Minimum Spanning Tree Algorithms
Spanning Tree
Spanning Tree is a subgraph that connects all the nodes in the subgraph with the minimal number of edges possible. The minimum number of edges that form a spanning tree is n-1 where n is the number of nodes in the subgraph. A spanning tree does not have any cycles.
Properties of Spanning Tree
Minimum Spanning Tree
A minimum spanning tree is a spanning tree that has the minimal combined edge weights. The minimum spanning tree don’t have to be unique.
We will introduce 2 algorithms to calculate the minimum spanning tree of a graph
Prims Algorithm
Prims Algorithm starts by visiting a single node and incrementally grows the minimum spanning tree one node at a time by performing a breadth first search for the next smallest weighted node that connects any nodes already in the tree with an unvisited node(frontier nodes). Repeat till we reached all reachable nodes.
Algorithm
Step 1: Pick a starting node
Step 2: Mark the selected node as visited, then find all the nodes that are reachable from the selected node
Step 3: Pick the smallest edge that is reached from an visited nodes and repeat step 2
Step 4: Repeat till we run out of edges that can reach the unvisited nodes from the visited nodes.
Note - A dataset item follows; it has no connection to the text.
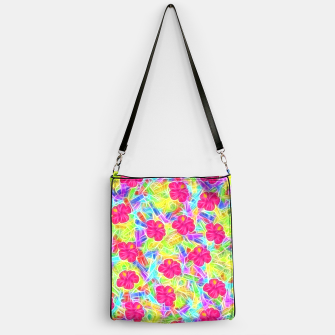 Hawaiian Pink Flowers Handbag thumbnail image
Note! If the size of our tree is less than the number of nodes the tree is not fully connected.
from typing import Union, List, Tuple, Dict
from collections import defaultdict
import heapq
Node = Union[int, str]
class Prims:
def __init__(self, edges: List[Tuple[Node, Node, int]]) -> None:
self.adjacent_map = self.__initialize_adjacent_map(edges)
def __initialize_adjacent_map(self, edges: List[Tuple[Node, Node, int]]) -> Dict[Node, List[Tuple[Node, int]]]:
adjacent_map = defaultdict(list)
for node1, node2, weight in edges:
adjacent_map[node1].append((weight, node2))
adjacent_map[node2].append((weight, node1)) # Assuming the graph is undirected
return dict(adjacent_map)
def find_minimum_weight(self, start_node: Node) -> int:
# This method would implement Prims's algorithm to find the
# sum of the weights of a minimum spanning tree.
# This method takes a starting node return a integer representing the sum of the weight of the mst.
if start_node not in self.adjacent_map:
raise ValueError("Node doees not exist in tree")
min_heap = []
visited = set()
min_distance = 0
heapq.heappush(min_heap, (0, start_node))
while min_heap:
current_node_distance, current_node = heapq.heappop(min_heap)
if current_node not in visited:
visited.add(current_node)
min_distance += current_node_distance
for adjacent_node_edge_length, adjacent_node in self.adjacent_map[current_node]:
if adjacent_node not in visited:
heapq.heappush(min_heap, (adjacent_node_edge_length, adjacent_node))
if len(visited) != len(self.adjacent_map):
raise ValueError("Tree is not fully connected.")
return min_distance
edges = [
(0,2,2),
(3,0,6),
(2,1,5),
(4,1,1),
(3,2,2),
(4,3,3)
]
prims = Prims(edges)
Difference between Prims and Dijkstra
The Dijkstra and Prims algorithm look similar, because they both perform breadth first search and select the minimum distances of unvisited nodes. Lets look at the difference between them.
Distance Calculation:
Prims algorithm gives the tree where all the nodes are connected and the sum of the weights of the edges that connect the node is minimum.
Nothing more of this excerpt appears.